Security Gate 4: Continuous Security Post-Deployment
We’ve spoken about good practices and tooling when it comes to CI security, but security is a living, breathing, and continuous process, and it doesn’t end once your PR is merged. We need to have the proper guardrails in place, to monitor for ongoing threats as they emerge.
Therefore, while we scanned our registries during our CI security process, what happens if threats emerge for container registries and configurations already running in production? This is where CD security good practices are required.
By proactively requiring security scanning upon a compelling event (e.g. if someone changed something in the system), according to a predefined schedule (daily, weekly, monthly), or when a security vulnerability is discovered––you can detect if the CVE exists in your production systems or discover potential configuration drift.

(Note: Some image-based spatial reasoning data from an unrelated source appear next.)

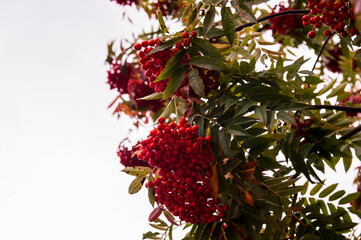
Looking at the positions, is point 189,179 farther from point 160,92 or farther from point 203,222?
point 160,92

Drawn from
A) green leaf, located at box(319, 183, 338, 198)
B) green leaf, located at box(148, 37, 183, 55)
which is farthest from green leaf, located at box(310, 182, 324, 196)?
green leaf, located at box(148, 37, 183, 55)

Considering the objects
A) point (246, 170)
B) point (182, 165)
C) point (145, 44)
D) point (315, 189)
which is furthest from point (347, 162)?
point (145, 44)

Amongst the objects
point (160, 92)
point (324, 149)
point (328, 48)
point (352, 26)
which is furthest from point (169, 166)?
point (328, 48)

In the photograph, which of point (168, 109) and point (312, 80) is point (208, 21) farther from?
point (312, 80)

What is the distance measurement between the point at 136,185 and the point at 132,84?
4.12ft

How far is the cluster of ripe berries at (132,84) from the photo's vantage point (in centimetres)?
264

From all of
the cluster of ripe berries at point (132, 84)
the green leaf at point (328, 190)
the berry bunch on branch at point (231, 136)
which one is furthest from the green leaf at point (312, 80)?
the cluster of ripe berries at point (132, 84)

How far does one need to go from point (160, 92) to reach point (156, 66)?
144 mm

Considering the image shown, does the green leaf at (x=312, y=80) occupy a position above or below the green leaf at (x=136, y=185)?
above

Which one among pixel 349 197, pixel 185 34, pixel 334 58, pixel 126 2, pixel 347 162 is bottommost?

This means you don’t have to have already strapped security engineers continuously monitoring for security threats, you can create a greater sense of ownership for security on the entire team, through continuous and ongoing security that will alert you to new threats in your running operations, without any specific security domain expertise.
By ensuring CI security starts as early as the code, then adding gates before deployment and more checks post-deployment you can provide end-to-end security controls throughout your CI/CD processes, and minimize the potential of vulnerabilities leaking into production systems. When we apply security controls early, and natively into development processes, we create shared ownership and understanding that security cannot be an afterthought with the complexity of cloud-native systems.